You're reading: France’s Sarkozy warns Turkey over ‘genocide’ denial

YEREVAN - President Nicolas Sarkozy warned Turkey on Friday that it might soon become illegal in France to deny that the mass killing of Armenians in the Ottoman Empire in 1915 was genocide.

Sarkozy, in Armenia, his first stop on a visit to the Caucasus, called on Turkey to make a "gesture of reconciliation" and recognize the killings as genocide.

If it does not, he said, France "will consider it must go further to amend its legislation to penalise this denial".

Sarkozy warned the measures could be adopted in "a very brief" timeframe but said the comments were not an ultimatum.

The challenge by the president of France — which opposes Turkey’s bid to join the European Union — drew an angry rebuttal from Ankara on Friday.

Turkey’s Foreign Minister said France should confront its colonial past before giving lessons to others. The French "do not have the right to teach Turkey a history lesson or call for Turkey to face its history," Ahmet Davutoglu told a news conference.

Armenia, backed by many historians and world parliaments, says some 1.5 million Armenians died during the upheaval that accompanied World War I, and calls it genocide.

Ankara rejects the term genocide and says large numbers of both Christian Armenians and Muslim Turks were killed.

Sarkozy courted some 500,000 Armenian diaspora votes in France and angered Turkey before his election in 2007 by backing legislation that would prosecute those who denied the deaths were genocide.
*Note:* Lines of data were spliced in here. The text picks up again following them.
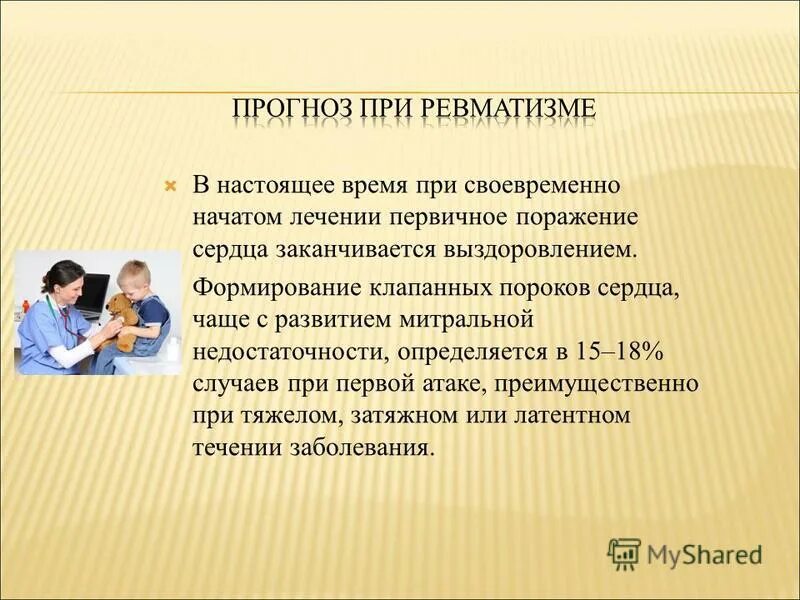 ПРОГНОЗ ПРИ РЕВМАТИЗМЕ

В настоящее время при своевременно начатом лечении первичное поражение сердца заканчивается выздоровлением.

Формирование клапанных пороков сердца, чаще с развитием митральной недостаточности, определяется в 15–18% случаев при первой атаке, преимущественно при тяжелом, затяжном или латентном течении заболевания.

MyShared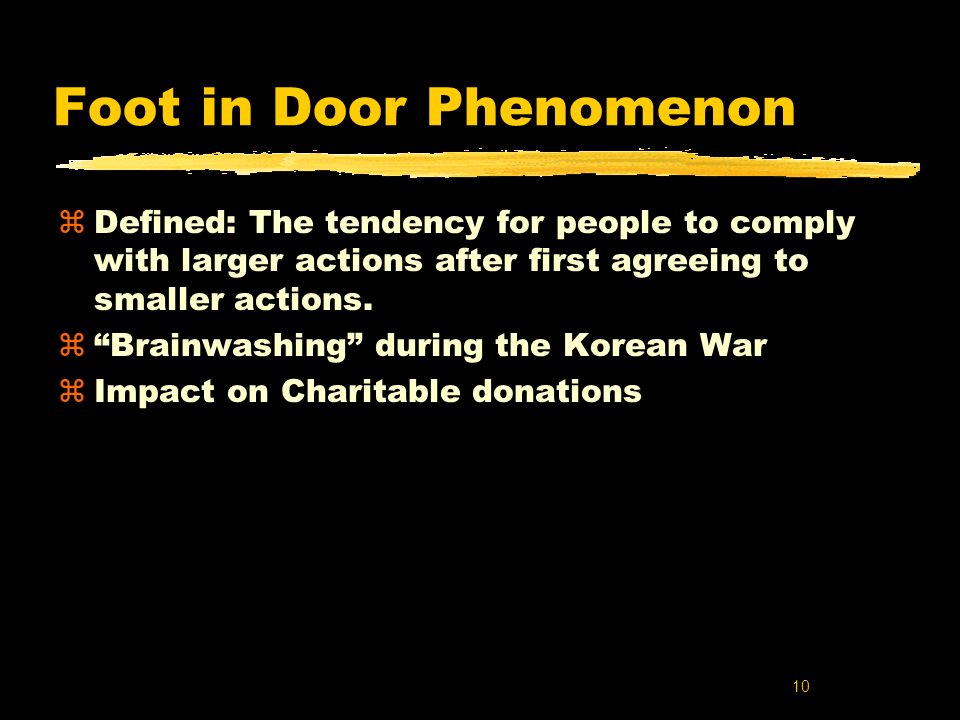 Foot in Door Phenomenon

⌘ Defined: The tendency for people to comply with larger actions after first agreeing to smaller actions.
⌘ “Brainwashing” during the Korean War
⌘ Impact on Charitable donations

10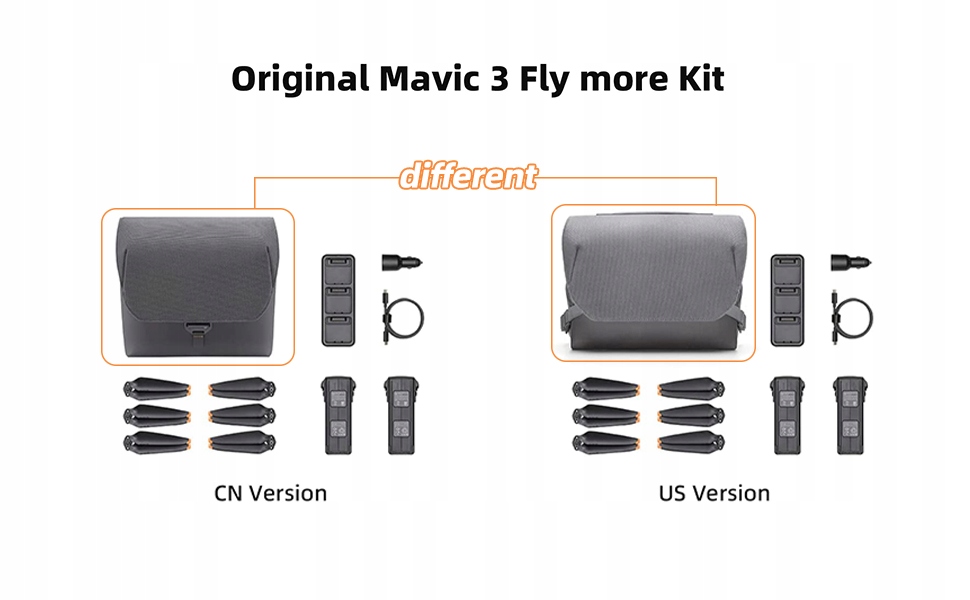 Original Mavic 3 Fly more Kit

different

CN Version

US Version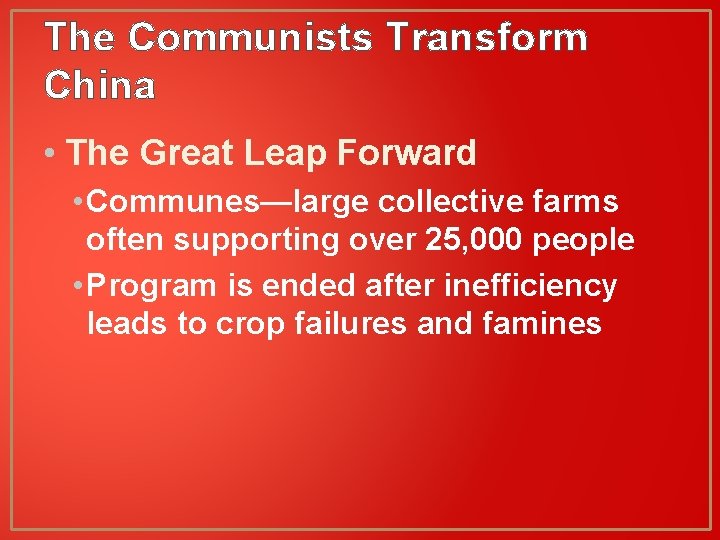 The Communists Transform China

• The Great Leap Forward

• Communes—large collective farms often supporting over 25,000 people

• Program is ended after inefficiency leads to crop failures and famines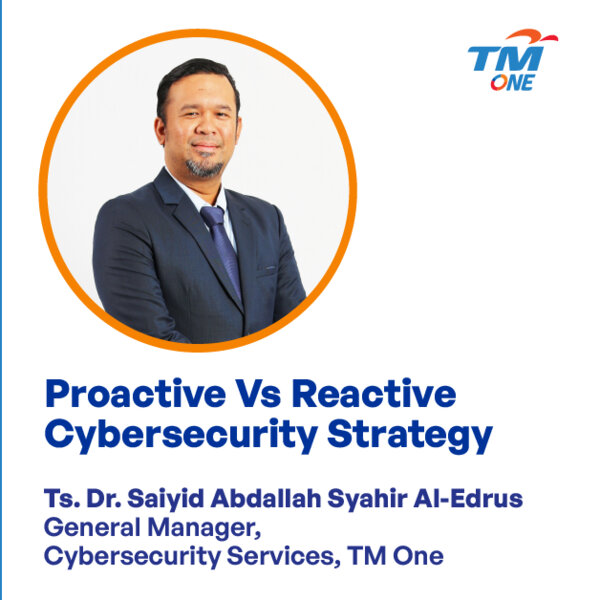 TM ONE

Proactive Vs Reactive Cybersecurity Strategy

Ts. Dr. Saiyid Abdallah Syahir Al-Edrus
General Manager,
Cybersecurity Services, TM One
The measure was rejected by the French lower house of parliament.

Sarkozy was also to visit energy-producing Azerbaijan and Georgia, a transit nation for Caspian Sea oil and gas headed for Europe, during his trip to the ex-Soviet states of the Caucasus.

He urged Armenia and Azerbaijan to resolve their dispute over Nagorno-Karabakh, a mainly Armenian-populated enclave in Azerbaijan, which led to war in the 1990s.

Armenian-backed separatists wrested Nagorno-Karabakh from Azeri control after the Soviet Union collapsed, in a conflict that killed 30,000 people and drove 1 million from their homes.

France, Russia and the United States have led years of international efforts to mediate a peace deal after a 1994 ceasefire.

Two Azeri soldiers and an Armenian were killed in a skirmish on the ceasefire line on Wednesday.

The conflict prompted Turkey to close its border with Armenia in 1993 in solidarity with Muslim ally Azerbaijan and its refusal to term the Ottoman Empire killings genocide is now the main obstacle to renewing diplomatic relations.

"The time has come to take the risk of peace," Sarkozy said at a meeting with Armenian President Serzh Sarksyan.

"Armenians, Azeris and Turks: You must choose this path. There is no other, it is the path of peace," he said.

Sarkozy’s brief stop in Georgia later on Friday was expected to evoke memories of his role mediating a ceasefire that ended its five-day war with Russia in 2008.